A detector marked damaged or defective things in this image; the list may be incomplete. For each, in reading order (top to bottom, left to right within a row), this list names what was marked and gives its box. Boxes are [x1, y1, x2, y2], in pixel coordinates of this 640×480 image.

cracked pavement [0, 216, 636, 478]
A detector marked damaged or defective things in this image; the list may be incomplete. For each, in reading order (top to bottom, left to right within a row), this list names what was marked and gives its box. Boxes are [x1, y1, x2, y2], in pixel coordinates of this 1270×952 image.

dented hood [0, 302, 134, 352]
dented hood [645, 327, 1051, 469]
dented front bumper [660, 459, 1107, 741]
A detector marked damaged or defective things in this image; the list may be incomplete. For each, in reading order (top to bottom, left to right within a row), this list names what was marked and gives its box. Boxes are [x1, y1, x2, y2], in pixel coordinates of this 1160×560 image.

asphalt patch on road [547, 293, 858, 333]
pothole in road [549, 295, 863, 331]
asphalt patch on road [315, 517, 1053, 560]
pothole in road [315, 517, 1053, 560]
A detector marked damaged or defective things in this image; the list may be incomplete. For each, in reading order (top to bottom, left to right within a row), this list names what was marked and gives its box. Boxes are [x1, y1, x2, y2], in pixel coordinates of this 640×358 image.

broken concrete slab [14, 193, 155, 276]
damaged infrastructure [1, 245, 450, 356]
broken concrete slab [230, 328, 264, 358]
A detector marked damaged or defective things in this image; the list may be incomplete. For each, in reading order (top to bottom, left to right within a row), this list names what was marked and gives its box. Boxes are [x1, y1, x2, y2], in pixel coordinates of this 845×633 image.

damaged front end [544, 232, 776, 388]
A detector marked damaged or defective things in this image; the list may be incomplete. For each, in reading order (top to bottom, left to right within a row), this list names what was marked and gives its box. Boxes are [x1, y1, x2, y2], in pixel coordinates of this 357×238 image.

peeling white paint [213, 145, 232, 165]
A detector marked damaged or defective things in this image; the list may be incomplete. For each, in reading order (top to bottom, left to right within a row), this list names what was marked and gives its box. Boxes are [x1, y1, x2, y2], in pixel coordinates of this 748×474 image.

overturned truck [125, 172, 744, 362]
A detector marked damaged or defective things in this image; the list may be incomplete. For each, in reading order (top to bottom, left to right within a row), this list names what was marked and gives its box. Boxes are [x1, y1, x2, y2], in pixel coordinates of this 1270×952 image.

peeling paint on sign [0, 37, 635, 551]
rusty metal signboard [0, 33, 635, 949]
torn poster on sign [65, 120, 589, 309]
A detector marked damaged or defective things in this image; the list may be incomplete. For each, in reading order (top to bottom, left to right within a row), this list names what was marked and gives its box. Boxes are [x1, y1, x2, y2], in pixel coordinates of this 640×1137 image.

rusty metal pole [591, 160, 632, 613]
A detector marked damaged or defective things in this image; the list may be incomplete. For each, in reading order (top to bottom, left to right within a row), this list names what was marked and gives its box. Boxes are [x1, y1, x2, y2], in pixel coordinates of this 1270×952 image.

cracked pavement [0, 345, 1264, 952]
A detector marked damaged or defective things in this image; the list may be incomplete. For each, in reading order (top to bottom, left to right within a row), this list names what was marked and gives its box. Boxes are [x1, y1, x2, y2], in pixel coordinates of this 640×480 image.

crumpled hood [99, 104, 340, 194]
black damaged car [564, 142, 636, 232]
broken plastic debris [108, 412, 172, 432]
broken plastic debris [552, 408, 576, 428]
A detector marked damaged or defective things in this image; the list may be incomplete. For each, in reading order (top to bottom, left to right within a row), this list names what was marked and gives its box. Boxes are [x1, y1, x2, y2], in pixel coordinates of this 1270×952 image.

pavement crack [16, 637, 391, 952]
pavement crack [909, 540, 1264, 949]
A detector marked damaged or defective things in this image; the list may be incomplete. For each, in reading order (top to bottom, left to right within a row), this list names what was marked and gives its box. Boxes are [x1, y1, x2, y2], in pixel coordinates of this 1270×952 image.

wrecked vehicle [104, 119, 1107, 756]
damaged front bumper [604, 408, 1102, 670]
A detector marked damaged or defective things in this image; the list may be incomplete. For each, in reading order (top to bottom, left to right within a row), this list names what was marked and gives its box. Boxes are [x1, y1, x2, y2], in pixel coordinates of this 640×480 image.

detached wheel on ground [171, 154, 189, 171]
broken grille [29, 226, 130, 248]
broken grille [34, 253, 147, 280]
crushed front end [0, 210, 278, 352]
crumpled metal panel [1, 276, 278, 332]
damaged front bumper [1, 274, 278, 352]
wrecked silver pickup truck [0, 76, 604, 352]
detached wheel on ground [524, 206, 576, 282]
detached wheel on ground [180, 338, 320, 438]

WRITTEN REQUEST – Give all of these lines again, switching "damaged or defective things" to "damaged or faulty objects" everywhere it appears and leaving everything else unchanged.

TASK ANSWER –
A detector marked damaged or faulty objects in this image; the list may be incomplete. For each, in reading order (top to bottom, left to right within a row), this list names what was marked and gives its box. Boxes are [x1, y1, x2, y2], in pixel coordinates of this 640×480 image.

cracked pavement [0, 216, 636, 478]
A detector marked damaged or faulty objects in this image; the list may be incomplete. For each, in reading order (top to bottom, left to right within a row), this list names what was marked and gives its box. Boxes are [x1, y1, x2, y2], in pixel coordinates of this 1270×952 image.

dented hood [0, 302, 134, 352]
dented hood [645, 327, 1051, 469]
dented front bumper [660, 459, 1107, 741]
A detector marked damaged or faulty objects in this image; the list may be incomplete. For each, in reading order (top to bottom, left to right within a row), this list names what was marked and gives its box. Boxes are [x1, y1, x2, y2], in pixel coordinates of this 1160×560 image.

asphalt patch on road [547, 293, 858, 333]
pothole in road [549, 295, 863, 331]
asphalt patch on road [315, 517, 1053, 560]
pothole in road [315, 517, 1053, 560]
A detector marked damaged or faulty objects in this image; the list may be incomplete. For each, in reading order (top to bottom, left to right within a row), this list names what was marked and gives its box. Boxes are [x1, y1, x2, y2], in pixel coordinates of this 640×358 image.

broken concrete slab [14, 193, 155, 276]
damaged infrastructure [1, 245, 450, 356]
broken concrete slab [230, 328, 264, 358]
A detector marked damaged or faulty objects in this image; the list may be incomplete. For each, in reading order (top to bottom, left to right within a row), this list names what was marked and gives its box. Boxes are [x1, y1, x2, y2], in pixel coordinates of this 845×633 image.

damaged front end [544, 232, 776, 388]
A detector marked damaged or faulty objects in this image; the list may be incomplete. For each, in reading order (top to bottom, left to right within a row), this list names what was marked and gives its box. Boxes are [x1, y1, x2, y2], in pixel coordinates of this 357×238 image.

peeling white paint [213, 145, 232, 165]
A detector marked damaged or faulty objects in this image; the list may be incomplete. For each, in reading order (top to bottom, left to right within a row), this list names what was marked and gives its box. Boxes are [x1, y1, x2, y2], in pixel coordinates of this 748×474 image.

overturned truck [125, 172, 744, 362]
A detector marked damaged or faulty objects in this image; the list may be incomplete. For each, in reading order (top to bottom, left to right within a row), this list names what was marked and gives its box. Boxes are [x1, y1, x2, y2], in pixel coordinates of this 1270×952 image.

peeling paint on sign [0, 37, 635, 551]
rusty metal signboard [0, 33, 635, 949]
torn poster on sign [65, 120, 589, 309]
A detector marked damaged or faulty objects in this image; the list may be incomplete. For each, in reading order (top to bottom, left to right within a row), this list names what was marked and gives its box. Boxes are [x1, y1, x2, y2], in pixel coordinates of this 640×1137 image.

rusty metal pole [591, 160, 632, 613]
A detector marked damaged or faulty objects in this image; the list may be incomplete. For each, in reading order (top to bottom, left to right within a row), this list names what was marked and gives its box. Boxes are [x1, y1, x2, y2], in pixel coordinates of this 1270×952 image.

cracked pavement [0, 345, 1264, 952]
A detector marked damaged or faulty objects in this image; the list may be incomplete. For each, in reading order (top to bottom, left to right within a row), this list names what was marked and gives its box. Boxes are [x1, y1, x2, y2], in pixel coordinates of this 640×480 image.

crumpled hood [99, 104, 340, 194]
black damaged car [564, 142, 636, 232]
broken plastic debris [108, 412, 172, 432]
broken plastic debris [552, 408, 576, 428]
A detector marked damaged or faulty objects in this image; the list may be incomplete. For each, in reading order (top to bottom, left to right within a row), this list names what was marked and gives its box. Boxes are [x1, y1, x2, y2], in pixel coordinates of this 1270×952 image.

pavement crack [16, 637, 391, 952]
pavement crack [909, 540, 1264, 949]
A detector marked damaged or faulty objects in this image; the list may be incomplete. For each, in reading order (top to bottom, left to right within a row), this list names what was marked and gives its box. Boxes are [x1, y1, x2, y2], in pixel coordinates of this 1270×952 image.

wrecked vehicle [104, 119, 1107, 756]
damaged front bumper [604, 408, 1102, 670]
A detector marked damaged or faulty objects in this image; the list may be incomplete. For each, in reading order (top to bottom, left to right within a row), this list names what was marked and gives its box. Boxes are [x1, y1, x2, y2], in pixel coordinates of this 640×480 image.

detached wheel on ground [171, 154, 189, 171]
broken grille [29, 226, 130, 248]
broken grille [34, 253, 147, 280]
crushed front end [0, 210, 278, 352]
crumpled metal panel [1, 276, 278, 332]
damaged front bumper [1, 274, 278, 352]
wrecked silver pickup truck [0, 76, 604, 352]
detached wheel on ground [524, 206, 576, 282]
detached wheel on ground [180, 338, 320, 438]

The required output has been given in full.